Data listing
********************

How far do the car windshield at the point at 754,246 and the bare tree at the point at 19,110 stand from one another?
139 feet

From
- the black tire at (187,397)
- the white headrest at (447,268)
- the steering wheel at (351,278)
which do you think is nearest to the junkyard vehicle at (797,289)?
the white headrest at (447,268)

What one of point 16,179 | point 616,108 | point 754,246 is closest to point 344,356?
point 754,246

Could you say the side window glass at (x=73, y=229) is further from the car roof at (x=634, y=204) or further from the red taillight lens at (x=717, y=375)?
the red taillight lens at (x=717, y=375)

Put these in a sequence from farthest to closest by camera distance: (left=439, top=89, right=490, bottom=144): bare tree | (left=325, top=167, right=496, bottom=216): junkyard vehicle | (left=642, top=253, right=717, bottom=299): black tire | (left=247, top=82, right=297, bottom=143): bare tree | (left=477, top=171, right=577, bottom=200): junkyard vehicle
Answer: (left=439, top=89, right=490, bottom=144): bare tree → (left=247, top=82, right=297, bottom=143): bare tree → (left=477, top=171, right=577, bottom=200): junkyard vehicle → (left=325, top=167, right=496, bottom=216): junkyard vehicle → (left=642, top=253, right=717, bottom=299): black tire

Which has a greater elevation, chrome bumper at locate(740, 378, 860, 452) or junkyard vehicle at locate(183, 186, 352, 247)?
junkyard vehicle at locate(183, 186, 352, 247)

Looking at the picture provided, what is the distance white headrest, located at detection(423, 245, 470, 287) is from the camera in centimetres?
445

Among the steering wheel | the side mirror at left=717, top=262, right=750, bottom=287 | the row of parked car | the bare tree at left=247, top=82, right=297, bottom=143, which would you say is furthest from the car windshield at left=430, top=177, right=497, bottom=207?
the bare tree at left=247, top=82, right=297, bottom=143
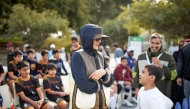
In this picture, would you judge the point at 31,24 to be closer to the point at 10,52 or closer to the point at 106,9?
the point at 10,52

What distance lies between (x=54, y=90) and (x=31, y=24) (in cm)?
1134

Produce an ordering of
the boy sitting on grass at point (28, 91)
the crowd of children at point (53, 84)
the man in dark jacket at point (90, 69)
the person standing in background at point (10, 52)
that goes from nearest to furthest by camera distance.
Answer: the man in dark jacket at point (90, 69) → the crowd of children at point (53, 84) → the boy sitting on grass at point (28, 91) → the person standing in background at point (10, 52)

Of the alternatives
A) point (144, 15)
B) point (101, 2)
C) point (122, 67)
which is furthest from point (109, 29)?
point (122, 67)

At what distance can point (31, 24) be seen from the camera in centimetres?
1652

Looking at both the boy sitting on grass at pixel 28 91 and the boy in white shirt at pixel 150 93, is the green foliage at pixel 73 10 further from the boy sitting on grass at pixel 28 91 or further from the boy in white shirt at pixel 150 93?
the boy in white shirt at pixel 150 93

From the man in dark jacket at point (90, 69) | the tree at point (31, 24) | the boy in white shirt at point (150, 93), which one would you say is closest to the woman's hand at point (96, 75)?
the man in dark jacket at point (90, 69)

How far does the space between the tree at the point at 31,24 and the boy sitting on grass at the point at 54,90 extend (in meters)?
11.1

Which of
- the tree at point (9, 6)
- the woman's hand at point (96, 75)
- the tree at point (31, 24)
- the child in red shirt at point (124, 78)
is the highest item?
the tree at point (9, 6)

********************

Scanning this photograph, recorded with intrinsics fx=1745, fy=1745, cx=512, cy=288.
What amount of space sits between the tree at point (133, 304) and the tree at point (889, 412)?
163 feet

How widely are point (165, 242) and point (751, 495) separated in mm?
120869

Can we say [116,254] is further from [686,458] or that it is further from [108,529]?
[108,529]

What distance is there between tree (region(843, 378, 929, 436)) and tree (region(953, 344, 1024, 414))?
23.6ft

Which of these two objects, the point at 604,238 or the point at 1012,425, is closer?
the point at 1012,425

********************

● **What is being asked**
Recast the stretch of data from the line containing "How far do the" through the line containing "Answer: (left=439, top=89, right=490, bottom=144): bare" as a numbered list, omitting any blank lines.

● **The answer**
1. How far do the car windshield at the point at 754,246 and the bare tree at the point at 19,110 stand from one another?
2. 139 feet
3. From
4. - the black tire at (187,397)
5. - the white headrest at (447,268)
6. - the steering wheel at (351,278)
7. which do you think is nearest to the junkyard vehicle at (797,289)?
8. the white headrest at (447,268)
9. What one of point 16,179 | point 616,108 | point 754,246 is closest to point 344,356?
10. point 754,246
11. Could you say the side window glass at (x=73, y=229) is further from the car roof at (x=634, y=204) or further from the red taillight lens at (x=717, y=375)?
12. the red taillight lens at (x=717, y=375)
13. Put these in a sequence from farthest to closest by camera distance: (left=439, top=89, right=490, bottom=144): bare tree | (left=325, top=167, right=496, bottom=216): junkyard vehicle | (left=642, top=253, right=717, bottom=299): black tire | (left=247, top=82, right=297, bottom=143): bare tree | (left=477, top=171, right=577, bottom=200): junkyard vehicle
14. Answer: (left=439, top=89, right=490, bottom=144): bare tree → (left=247, top=82, right=297, bottom=143): bare tree → (left=477, top=171, right=577, bottom=200): junkyard vehicle → (left=325, top=167, right=496, bottom=216): junkyard vehicle → (left=642, top=253, right=717, bottom=299): black tire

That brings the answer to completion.